Laying the foundation for CRISPR array design, we have been developing a tool to predict targeting activity based on the guide RNA sequence. While many such tools exist, few have focused on using CRISPR to silence genes in bacteria. We applied machine learning with published datasets to devise an algorithm for predicting “good” guide sequences and “bad” guide sequences. We also explored how to make CRISPR arrays used by Cas9 more compact, finding that arrays can be shortened. In some cases, shortening the array even improved performance.

Finally, we have been advancing a simple system for characterizing CRISPR biology and technologies: cell-free transcription-translation (TXTL). TXTL can be created with specially prepared innards of bacterial cells, allowing us to go from DNA to RNA to protein without working with live cells or going through time-consuming protein and RNA purifications. Using. TXTL, we were able to establish new approaches for characterizing CRISPR-Cas systems involving multiple components. We also found that re-optimizing TXTL preparation allowed us to begin using linear DNA. This step makes it easier to go from designed DNA sequence to experimental testing, accelerating our ability to perform experiments.
The work to-date has been replete with efforts to push the state of the art, and we have plans for the next half of the Consolidator project.

The work on the leader upstream of CRISPR arrays opened new opportunities to explore how this region impacts other CRISPR-Cas systems. We expect this phenomenon to extend to more swaths of CRISPR biology while revealing new variations on the theme. We also expect to incorporate the leader as part of CRISPR array design that has not been considered.

The work on Cas12a2 nucleases will next explore the natural diversity of these nucleases. Their diversity appears to be far greater than we initially reported, and we expect to reveal new biochemical properties that could expand the application space of these nucleases. These nucleases also co-occur with Cas12a nucleases next to individual CRISPR arrays, where we expect to uncover how these nucleases utilize individual arrays to combat targeted invaders. We will also begin exploring in vitro and cellular applications of these nucleases, such as their use for molecular diagnostics.

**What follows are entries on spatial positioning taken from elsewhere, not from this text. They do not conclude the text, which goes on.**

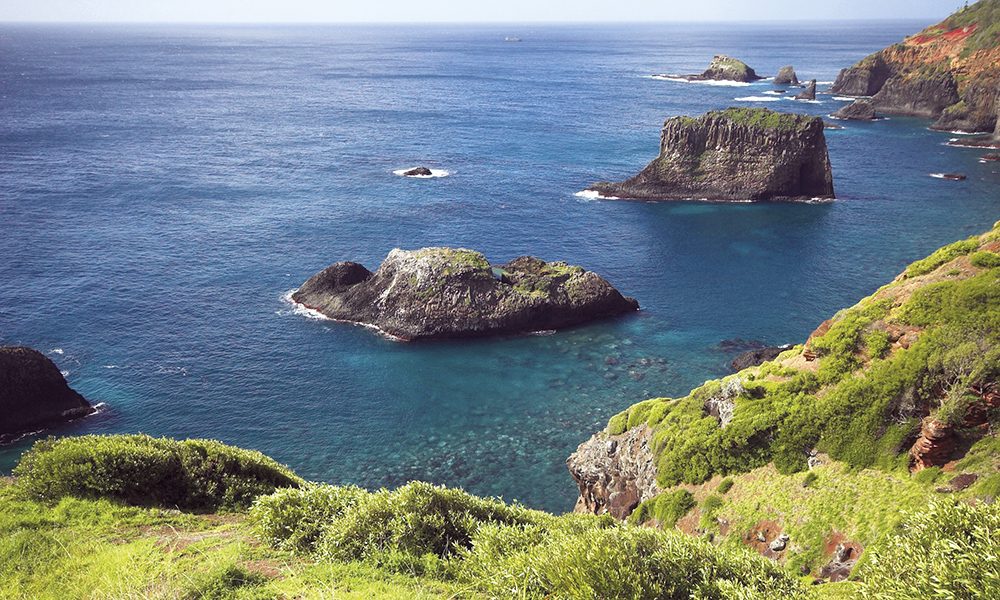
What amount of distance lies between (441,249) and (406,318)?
9928 mm

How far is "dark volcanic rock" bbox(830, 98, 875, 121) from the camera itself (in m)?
194

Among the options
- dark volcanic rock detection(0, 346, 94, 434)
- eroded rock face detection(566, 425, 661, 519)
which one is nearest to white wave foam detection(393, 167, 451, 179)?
dark volcanic rock detection(0, 346, 94, 434)

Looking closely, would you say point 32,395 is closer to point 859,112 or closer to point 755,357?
point 755,357

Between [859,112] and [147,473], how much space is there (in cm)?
21644

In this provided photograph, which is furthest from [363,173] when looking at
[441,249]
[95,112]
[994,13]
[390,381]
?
[994,13]

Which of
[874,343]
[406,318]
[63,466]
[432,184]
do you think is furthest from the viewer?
[432,184]

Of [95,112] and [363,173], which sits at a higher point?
[95,112]

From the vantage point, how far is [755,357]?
222ft

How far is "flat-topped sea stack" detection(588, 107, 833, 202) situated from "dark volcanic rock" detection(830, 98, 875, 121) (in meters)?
84.4

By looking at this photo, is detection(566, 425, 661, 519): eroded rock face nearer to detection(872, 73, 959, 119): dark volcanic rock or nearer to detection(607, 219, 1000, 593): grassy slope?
detection(607, 219, 1000, 593): grassy slope

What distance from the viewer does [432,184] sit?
443 feet

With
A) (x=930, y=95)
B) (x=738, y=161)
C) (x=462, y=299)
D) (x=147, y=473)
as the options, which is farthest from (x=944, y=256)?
(x=930, y=95)

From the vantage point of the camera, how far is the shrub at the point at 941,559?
17047mm

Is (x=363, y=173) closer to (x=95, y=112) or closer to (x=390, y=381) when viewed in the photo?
(x=390, y=381)
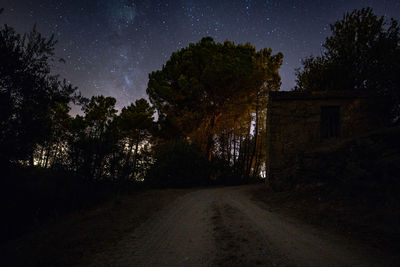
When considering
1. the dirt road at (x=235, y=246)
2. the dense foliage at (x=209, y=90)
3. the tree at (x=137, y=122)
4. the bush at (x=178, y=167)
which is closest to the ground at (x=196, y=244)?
the dirt road at (x=235, y=246)

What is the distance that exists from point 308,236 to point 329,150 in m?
5.08

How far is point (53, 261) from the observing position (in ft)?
8.54

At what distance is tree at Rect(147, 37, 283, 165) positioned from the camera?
16484mm

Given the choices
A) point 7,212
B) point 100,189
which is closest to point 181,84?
point 100,189

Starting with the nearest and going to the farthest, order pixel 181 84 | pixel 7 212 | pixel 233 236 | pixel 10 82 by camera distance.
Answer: pixel 233 236 < pixel 7 212 < pixel 10 82 < pixel 181 84

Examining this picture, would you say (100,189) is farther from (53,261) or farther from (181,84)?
(181,84)

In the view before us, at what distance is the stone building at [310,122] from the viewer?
914 centimetres

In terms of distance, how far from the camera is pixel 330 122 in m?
9.63

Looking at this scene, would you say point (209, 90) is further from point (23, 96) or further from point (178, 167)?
point (23, 96)

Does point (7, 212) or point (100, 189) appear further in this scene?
point (100, 189)

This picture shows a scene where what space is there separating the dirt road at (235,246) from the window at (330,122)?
274 inches

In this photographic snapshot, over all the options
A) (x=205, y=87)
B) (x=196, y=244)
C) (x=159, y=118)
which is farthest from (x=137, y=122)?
(x=196, y=244)

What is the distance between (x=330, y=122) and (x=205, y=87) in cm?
1083

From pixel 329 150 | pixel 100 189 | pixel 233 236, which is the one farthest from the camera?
pixel 100 189
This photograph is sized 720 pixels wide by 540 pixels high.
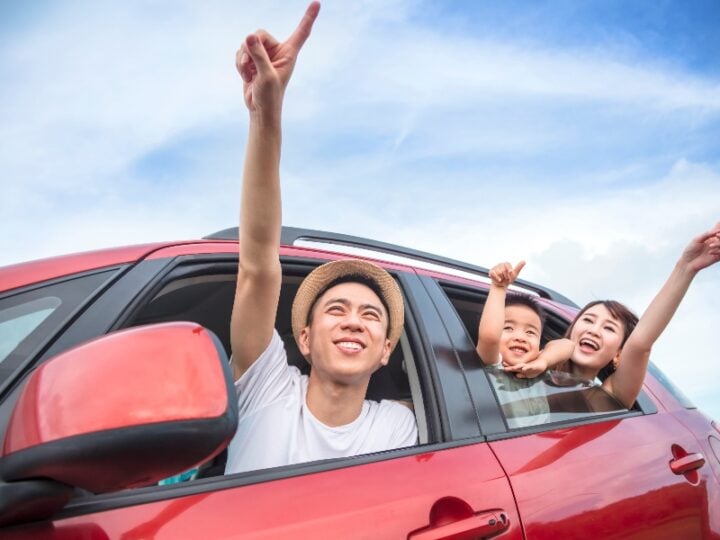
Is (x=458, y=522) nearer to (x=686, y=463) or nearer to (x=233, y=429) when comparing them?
(x=233, y=429)

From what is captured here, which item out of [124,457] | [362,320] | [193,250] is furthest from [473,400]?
[124,457]

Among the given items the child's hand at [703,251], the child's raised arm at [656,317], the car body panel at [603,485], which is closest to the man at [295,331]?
the car body panel at [603,485]

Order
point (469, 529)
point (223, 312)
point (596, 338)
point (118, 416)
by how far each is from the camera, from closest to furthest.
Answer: point (118, 416) → point (469, 529) → point (223, 312) → point (596, 338)

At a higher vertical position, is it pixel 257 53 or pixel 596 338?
pixel 257 53

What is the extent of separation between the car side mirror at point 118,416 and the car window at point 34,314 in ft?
1.13

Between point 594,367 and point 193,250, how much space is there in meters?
1.78

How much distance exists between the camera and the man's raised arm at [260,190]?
4.59 ft

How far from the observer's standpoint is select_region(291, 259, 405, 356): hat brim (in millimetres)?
2043

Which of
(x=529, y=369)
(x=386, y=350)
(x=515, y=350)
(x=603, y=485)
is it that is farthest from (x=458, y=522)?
(x=515, y=350)

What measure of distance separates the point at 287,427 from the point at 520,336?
1183mm

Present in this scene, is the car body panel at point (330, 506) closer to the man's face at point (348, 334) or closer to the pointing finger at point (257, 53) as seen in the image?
the man's face at point (348, 334)

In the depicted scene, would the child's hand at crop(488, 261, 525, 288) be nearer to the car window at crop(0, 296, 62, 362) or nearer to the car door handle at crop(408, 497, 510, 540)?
the car door handle at crop(408, 497, 510, 540)

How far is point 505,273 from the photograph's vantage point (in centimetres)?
229

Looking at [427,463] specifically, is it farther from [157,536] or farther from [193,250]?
[193,250]
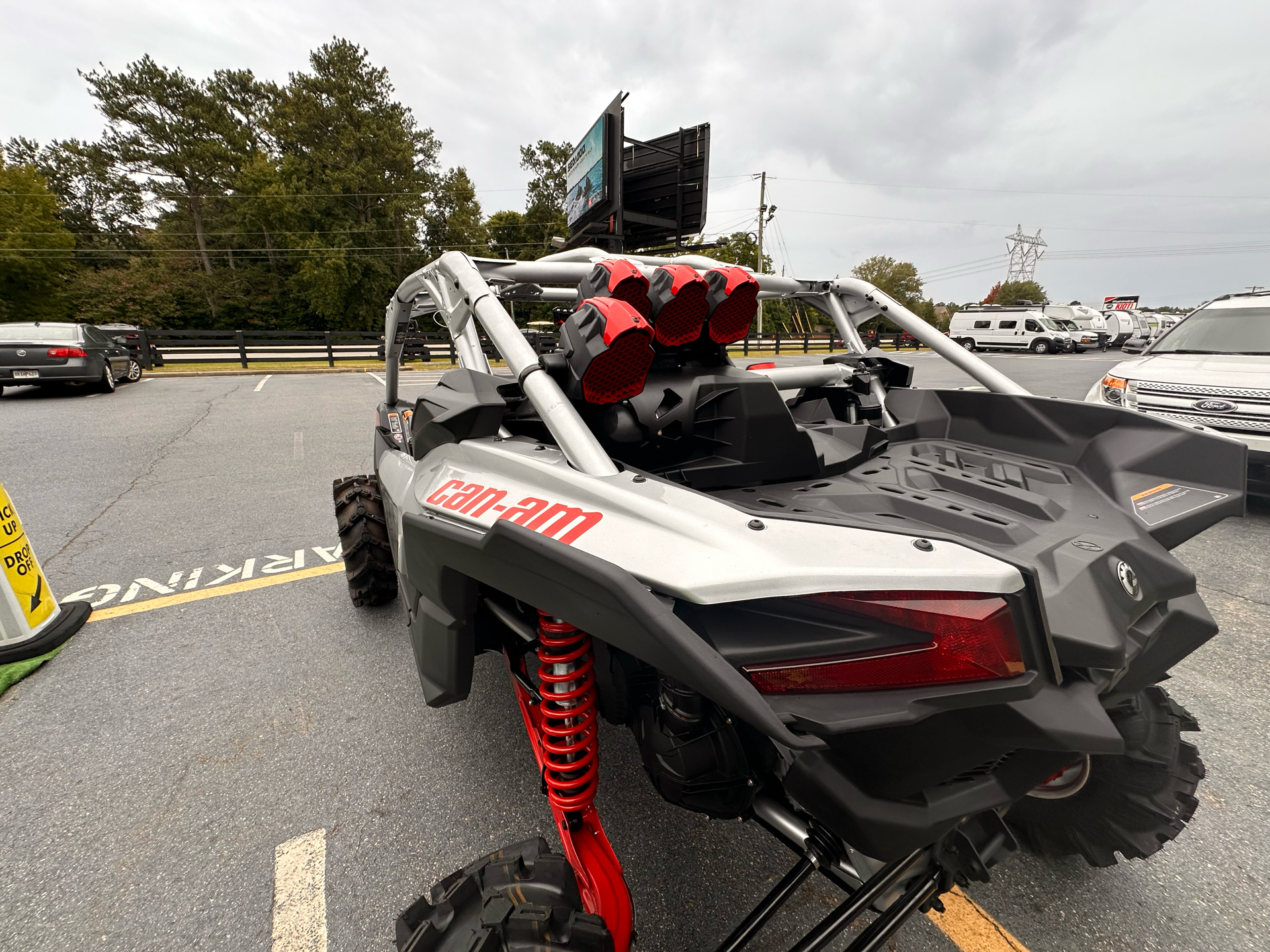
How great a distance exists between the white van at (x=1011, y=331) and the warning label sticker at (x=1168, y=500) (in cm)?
3034

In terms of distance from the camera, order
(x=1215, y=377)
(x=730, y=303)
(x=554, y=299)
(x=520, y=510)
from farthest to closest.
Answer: (x=1215, y=377) < (x=554, y=299) < (x=730, y=303) < (x=520, y=510)

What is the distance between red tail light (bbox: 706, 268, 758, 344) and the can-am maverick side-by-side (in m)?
0.01

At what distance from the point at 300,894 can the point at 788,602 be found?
1707mm

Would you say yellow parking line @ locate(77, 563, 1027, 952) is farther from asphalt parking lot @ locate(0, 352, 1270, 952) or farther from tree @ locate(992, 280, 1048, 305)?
tree @ locate(992, 280, 1048, 305)

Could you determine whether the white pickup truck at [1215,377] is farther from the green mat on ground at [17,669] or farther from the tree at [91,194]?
the tree at [91,194]

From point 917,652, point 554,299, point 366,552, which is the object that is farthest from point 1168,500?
point 366,552

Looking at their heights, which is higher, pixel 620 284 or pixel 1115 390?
pixel 620 284

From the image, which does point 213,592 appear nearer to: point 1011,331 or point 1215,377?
Result: point 1215,377

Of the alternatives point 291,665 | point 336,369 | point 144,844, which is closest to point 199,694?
point 291,665

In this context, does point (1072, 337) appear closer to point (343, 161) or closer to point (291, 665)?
point (291, 665)

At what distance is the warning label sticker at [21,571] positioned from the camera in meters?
2.78

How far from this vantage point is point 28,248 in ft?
94.1

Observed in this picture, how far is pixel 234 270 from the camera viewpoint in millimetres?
38094

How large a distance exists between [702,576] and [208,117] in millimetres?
52352
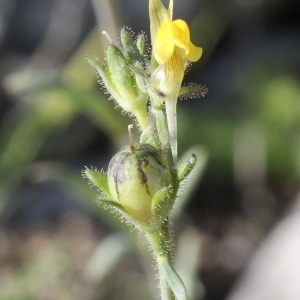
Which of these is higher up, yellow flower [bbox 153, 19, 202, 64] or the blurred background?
yellow flower [bbox 153, 19, 202, 64]

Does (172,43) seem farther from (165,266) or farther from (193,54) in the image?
(165,266)

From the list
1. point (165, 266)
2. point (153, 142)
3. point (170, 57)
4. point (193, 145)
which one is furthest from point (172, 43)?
point (193, 145)

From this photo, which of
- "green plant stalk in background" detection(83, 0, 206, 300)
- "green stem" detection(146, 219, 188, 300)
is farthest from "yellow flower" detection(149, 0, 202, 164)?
"green stem" detection(146, 219, 188, 300)

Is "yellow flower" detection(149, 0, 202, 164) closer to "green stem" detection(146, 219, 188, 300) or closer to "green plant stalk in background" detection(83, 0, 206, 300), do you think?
"green plant stalk in background" detection(83, 0, 206, 300)

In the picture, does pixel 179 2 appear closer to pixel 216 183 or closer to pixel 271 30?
pixel 271 30

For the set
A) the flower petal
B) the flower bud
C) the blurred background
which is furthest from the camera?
the blurred background

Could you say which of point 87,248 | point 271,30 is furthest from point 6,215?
point 271,30
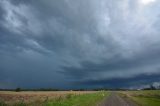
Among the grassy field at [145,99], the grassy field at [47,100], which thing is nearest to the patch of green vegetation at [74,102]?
the grassy field at [47,100]

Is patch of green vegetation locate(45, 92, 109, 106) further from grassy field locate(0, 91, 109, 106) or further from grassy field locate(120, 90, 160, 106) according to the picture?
grassy field locate(120, 90, 160, 106)

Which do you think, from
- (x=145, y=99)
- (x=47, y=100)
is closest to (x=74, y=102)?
(x=47, y=100)

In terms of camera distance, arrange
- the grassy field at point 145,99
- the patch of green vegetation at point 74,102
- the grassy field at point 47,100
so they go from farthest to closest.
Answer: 1. the grassy field at point 145,99
2. the patch of green vegetation at point 74,102
3. the grassy field at point 47,100

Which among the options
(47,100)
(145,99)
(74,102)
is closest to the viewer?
(47,100)

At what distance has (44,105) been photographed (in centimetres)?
3105

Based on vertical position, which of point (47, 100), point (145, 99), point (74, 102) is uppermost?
point (145, 99)

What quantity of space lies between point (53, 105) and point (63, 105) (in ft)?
8.64

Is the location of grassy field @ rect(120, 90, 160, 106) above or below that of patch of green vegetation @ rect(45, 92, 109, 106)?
above

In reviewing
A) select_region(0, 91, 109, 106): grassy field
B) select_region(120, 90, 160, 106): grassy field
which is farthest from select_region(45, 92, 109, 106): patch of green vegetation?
select_region(120, 90, 160, 106): grassy field

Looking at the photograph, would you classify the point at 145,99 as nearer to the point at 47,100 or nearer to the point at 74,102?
the point at 74,102

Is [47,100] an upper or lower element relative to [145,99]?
lower

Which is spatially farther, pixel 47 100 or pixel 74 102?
pixel 74 102

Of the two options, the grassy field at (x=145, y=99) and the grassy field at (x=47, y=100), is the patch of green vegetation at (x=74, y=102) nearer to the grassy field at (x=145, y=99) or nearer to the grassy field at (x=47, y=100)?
the grassy field at (x=47, y=100)

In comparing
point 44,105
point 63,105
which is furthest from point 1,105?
point 63,105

Building on our ability to predict “good” guides and create compact CRISPR arrays, we will continue working toward the predictive design of CRISPR arrays. Our expectation is that we will create design tools that account for not only the guide sequence but also where it appears in a CRISPR array. We will also apply these arrays to disentangle redundancy in small RNA networks in bacteria, with the expectation of identifying core sets of small RNAs that contribute to different cellular processes. This example will become a starting point for others to interrogate biological redundancy and extract fundamental principles.

We also will delve into the stability of CRISPR arrays. Our expectation is that we will identify cellular factors responsible for their stability, where such factors can be expressed in other organisms to boost the overall performance of CRISPR arrays.

Finally, we will continue applying TXTL to interrogate CRISPR arrays and other aspects of CRISPR biology. Its use will aid many of the experimental efforts described above. Our expectation is that TXTL will become more commonly used by the research community to accelerate the pace of scientific discovery.